- Source data -
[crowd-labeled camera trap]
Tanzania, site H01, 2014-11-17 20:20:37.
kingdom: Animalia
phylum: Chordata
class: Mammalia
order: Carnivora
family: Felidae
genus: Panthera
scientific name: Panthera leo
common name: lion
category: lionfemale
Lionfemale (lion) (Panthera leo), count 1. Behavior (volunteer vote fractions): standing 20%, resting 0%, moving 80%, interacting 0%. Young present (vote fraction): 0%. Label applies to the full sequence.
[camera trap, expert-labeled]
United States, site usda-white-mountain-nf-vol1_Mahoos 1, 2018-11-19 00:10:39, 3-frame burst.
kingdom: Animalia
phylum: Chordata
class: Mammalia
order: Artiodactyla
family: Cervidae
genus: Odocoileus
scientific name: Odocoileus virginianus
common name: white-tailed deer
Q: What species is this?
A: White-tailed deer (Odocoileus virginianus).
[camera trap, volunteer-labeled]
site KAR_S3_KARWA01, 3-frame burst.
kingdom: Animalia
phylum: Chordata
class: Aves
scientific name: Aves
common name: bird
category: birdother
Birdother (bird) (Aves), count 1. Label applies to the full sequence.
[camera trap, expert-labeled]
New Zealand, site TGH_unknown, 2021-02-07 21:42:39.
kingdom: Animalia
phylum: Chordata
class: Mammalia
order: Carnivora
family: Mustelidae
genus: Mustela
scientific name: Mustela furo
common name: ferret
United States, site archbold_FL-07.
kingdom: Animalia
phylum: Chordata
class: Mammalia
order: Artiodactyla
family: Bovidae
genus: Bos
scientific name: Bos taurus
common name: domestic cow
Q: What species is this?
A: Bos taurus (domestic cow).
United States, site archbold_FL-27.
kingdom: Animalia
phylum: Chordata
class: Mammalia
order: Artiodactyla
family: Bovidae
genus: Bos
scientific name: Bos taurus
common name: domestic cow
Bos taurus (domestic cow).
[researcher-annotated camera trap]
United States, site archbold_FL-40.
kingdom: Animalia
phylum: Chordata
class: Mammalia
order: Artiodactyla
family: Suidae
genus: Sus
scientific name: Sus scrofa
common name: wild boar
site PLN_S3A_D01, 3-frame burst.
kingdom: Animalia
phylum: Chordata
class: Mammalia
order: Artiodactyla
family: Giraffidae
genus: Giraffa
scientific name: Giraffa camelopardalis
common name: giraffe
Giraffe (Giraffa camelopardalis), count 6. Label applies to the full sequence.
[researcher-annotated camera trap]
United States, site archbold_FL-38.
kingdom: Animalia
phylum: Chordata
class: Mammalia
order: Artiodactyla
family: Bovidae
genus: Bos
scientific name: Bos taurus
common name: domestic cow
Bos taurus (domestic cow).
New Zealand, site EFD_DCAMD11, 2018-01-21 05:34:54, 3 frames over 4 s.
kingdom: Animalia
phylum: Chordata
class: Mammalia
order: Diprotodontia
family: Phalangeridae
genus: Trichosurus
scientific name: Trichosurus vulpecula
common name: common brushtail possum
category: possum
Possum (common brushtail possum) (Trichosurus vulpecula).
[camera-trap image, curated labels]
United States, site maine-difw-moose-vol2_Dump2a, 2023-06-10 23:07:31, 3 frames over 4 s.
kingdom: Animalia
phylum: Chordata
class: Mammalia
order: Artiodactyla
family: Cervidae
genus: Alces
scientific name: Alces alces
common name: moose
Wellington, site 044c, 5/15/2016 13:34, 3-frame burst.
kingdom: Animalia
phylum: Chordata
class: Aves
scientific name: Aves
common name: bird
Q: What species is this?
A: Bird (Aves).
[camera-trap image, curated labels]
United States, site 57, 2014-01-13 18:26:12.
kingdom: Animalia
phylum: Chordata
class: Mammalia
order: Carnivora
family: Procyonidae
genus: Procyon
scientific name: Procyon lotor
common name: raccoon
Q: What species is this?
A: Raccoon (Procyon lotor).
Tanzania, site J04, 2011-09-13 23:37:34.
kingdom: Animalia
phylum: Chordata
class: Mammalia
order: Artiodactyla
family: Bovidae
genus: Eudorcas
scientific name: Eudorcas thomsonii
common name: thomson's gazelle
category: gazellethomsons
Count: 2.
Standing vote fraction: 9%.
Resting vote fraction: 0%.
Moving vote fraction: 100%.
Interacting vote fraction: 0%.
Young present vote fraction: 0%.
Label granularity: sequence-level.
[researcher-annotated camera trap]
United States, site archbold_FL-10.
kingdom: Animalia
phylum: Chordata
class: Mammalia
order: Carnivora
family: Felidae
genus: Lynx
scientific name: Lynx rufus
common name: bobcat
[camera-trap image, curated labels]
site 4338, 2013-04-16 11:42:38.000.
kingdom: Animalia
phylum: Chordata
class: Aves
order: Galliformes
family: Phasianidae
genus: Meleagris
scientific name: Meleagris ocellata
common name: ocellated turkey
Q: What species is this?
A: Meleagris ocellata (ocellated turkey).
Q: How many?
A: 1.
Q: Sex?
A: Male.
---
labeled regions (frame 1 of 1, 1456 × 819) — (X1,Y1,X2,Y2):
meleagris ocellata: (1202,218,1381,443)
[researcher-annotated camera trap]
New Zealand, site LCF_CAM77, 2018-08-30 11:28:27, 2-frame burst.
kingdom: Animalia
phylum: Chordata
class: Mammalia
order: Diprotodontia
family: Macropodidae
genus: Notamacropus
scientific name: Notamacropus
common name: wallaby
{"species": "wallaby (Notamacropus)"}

- Exercise -
Output all of the data without altering a single line.

- Task response -
[crowd-labeled camera trap]
Tanzania, site H01, 2014-11-17 20:20:37.
kingdom: Animalia
phylum: Chordata
class: Mammalia
order: Carnivora
family: Felidae
genus: Panthera
scientific name: Panthera leo
common name: lion
category: lionfemale
Lionfemale (lion) (Panthera leo), count 1. Behavior (volunteer vote fractions): standing 20%, resting 0%, moving 80%, interacting 0%. Young present (vote fraction): 0%. Label applies to the full sequence.
[camera trap, expert-labeled]
United States, site usda-white-mountain-nf-vol1_Mahoos 1, 2018-11-19 00:10:39, 3-frame burst.
kingdom: Animalia
phylum: Chordata
class: Mammalia
order: Artiodactyla
family: Cervidae
genus: Odocoileus
scientific name: Odocoileus virginianus
common name: white-tailed deer
Q: What species is this?
A: White-tailed deer (Odocoileus virginianus).
[camera trap, volunteer-labeled]
site KAR_S3_KARWA01, 3-frame burst.
kingdom: Animalia
phylum: Chordata
class: Aves
scientific name: Aves
common name: bird
category: birdother
Birdother (bird) (Aves), count 1. Label applies to the full sequence.
[camera trap, expert-labeled]
New Zealand, site TGH_unknown, 2021-02-07 21:42:39.
kingdom: Animalia
phylum: Chordata
class: Mammalia
order: Carnivora
family: Mustelidae
genus: Mustela
scientific name: Mustela furo
common name: ferret
United States, site archbold_FL-07.
kingdom: Animalia
phylum: Chordata
class: Mammalia
order: Artiodactyla
family: Bovidae
genus: Bos
scientific name: Bos taurus
common name: domestic cow
Q: What species is this?
A: Bos taurus (domestic cow).
United States, site archbold_FL-27.
kingdom: Animalia
phylum: Chordata
class: Mammalia
order: Artiodactyla
family: Bovidae
genus: Bos
scientific name: Bos taurus
common name: domestic cow
Bos taurus (domestic cow).
[researcher-annotated camera trap]
United States, site archbold_FL-40.
kingdom: Animalia
phylum: Chordata
class: Mammalia
order: Artiodactyla
family: Suidae
genus: Sus
scientific name: Sus scrofa
common name: wild boar
site PLN_S3A_D01, 3-frame burst.
kingdom: Animalia
phylum: Chordata
class: Mammalia
order: Artiodactyla
family: Giraffidae
genus: Giraffa
scientific name: Giraffa camelopardalis
common name: giraffe
Giraffe (Giraffa camelopardalis), count 6. Label applies to the full sequence.
[researcher-annotated camera trap]
United States, site archbold_FL-38.
kingdom: Animalia
phylum: Chordata
class: Mammalia
order: Artiodactyla
family: Bovidae
genus: Bos
scientific name: Bos taurus
common name: domestic cow
Bos taurus (domestic cow).
New Zealand, site EFD_DCAMD11, 2018-01-21 05:34:54, 3 frames over 4 s.
kingdom: Animalia
phylum: Chordata
class: Mammalia
order: Diprotodontia
family: Phalangeridae
genus: Trichosurus
scientific name: Trichosurus vulpecula
common name: common brushtail possum
category: possum
Possum (common brushtail possum) (Trichosurus vulpecula).
[camera-trap image, curated labels]
United States, site maine-difw-moose-vol2_Dump2a, 2023-06-10 23:07:31, 3 frames over 4 s.
kingdom: Animalia
phylum: Chordata
class: Mammalia
order: Artiodactyla
family: Cervidae
genus: Alces
scientific name: Alces alces
common name: moose
Wellington, site 044c, 5/15/2016 13:34, 3-frame burst.
kingdom: Animalia
phylum: Chordata
class: Aves
scientific name: Aves
common name: bird
Q: What species is this?
A: Bird (Aves).
[camera-trap image, curated labels]
United States, site 57, 2014-01-13 18:26:12.
kingdom: Animalia
phylum: Chordata
class: Mammalia
order: Carnivora
family: Procyonidae
genus: Procyon
scientific name: Procyon lotor
common name: raccoon
Q: What species is this?
A: Raccoon (Procyon lotor).
Tanzania, site J04, 2011-09-13 23:37:34.
kingdom: Animalia
phylum: Chordata
class: Mammalia
order: Artiodactyla
family: Bovidae
genus: Eudorcas
scientific name: Eudorcas thomsonii
common name: thomson's gazelle
category: gazellethomsons
Count: 2.
Standing vote fraction: 9%.
Resting vote fraction: 0%.
Moving vote fraction: 100%.
Interacting vote fraction: 0%.
Young present vote fraction: 0%.
Label granularity: sequence-level.
[researcher-annotated camera trap]
United States, site archbold_FL-10.
kingdom: Animalia
phylum: Chordata
class: Mammalia
order: Carnivora
family: Felidae
genus: Lynx
scientific name: Lynx rufus
common name: bobcat
[camera-trap image, curated labels]
site 4338, 2013-04-16 11:42:38.000.
kingdom: Animalia
phylum: Chordata
class: Aves
order: Galliformes
family: Phasianidae
genus: Meleagris
scientific name: Meleagris ocellata
common name: ocellated turkey
Q: What species is this?
A: Meleagris ocellata (ocellated turkey).
Q: How many?
A: 1.
Q: Sex?
A: Male.
---
labeled regions (frame 1 of 1, 1456 × 819) — (X1,Y1,X2,Y2):
meleagris ocellata: (1202,218,1381,443)
[researcher-annotated camera trap]
New Zealand, site LCF_CAM77, 2018-08-30 11:28:27, 2-frame burst.
kingdom: Animalia
phylum: Chordata
class: Mammalia
order: Diprotodontia
family: Macropodidae
genus: Notamacropus
scientific name: Notamacropus
common name: wallaby
{"species": "wallaby (Notamacropus)"}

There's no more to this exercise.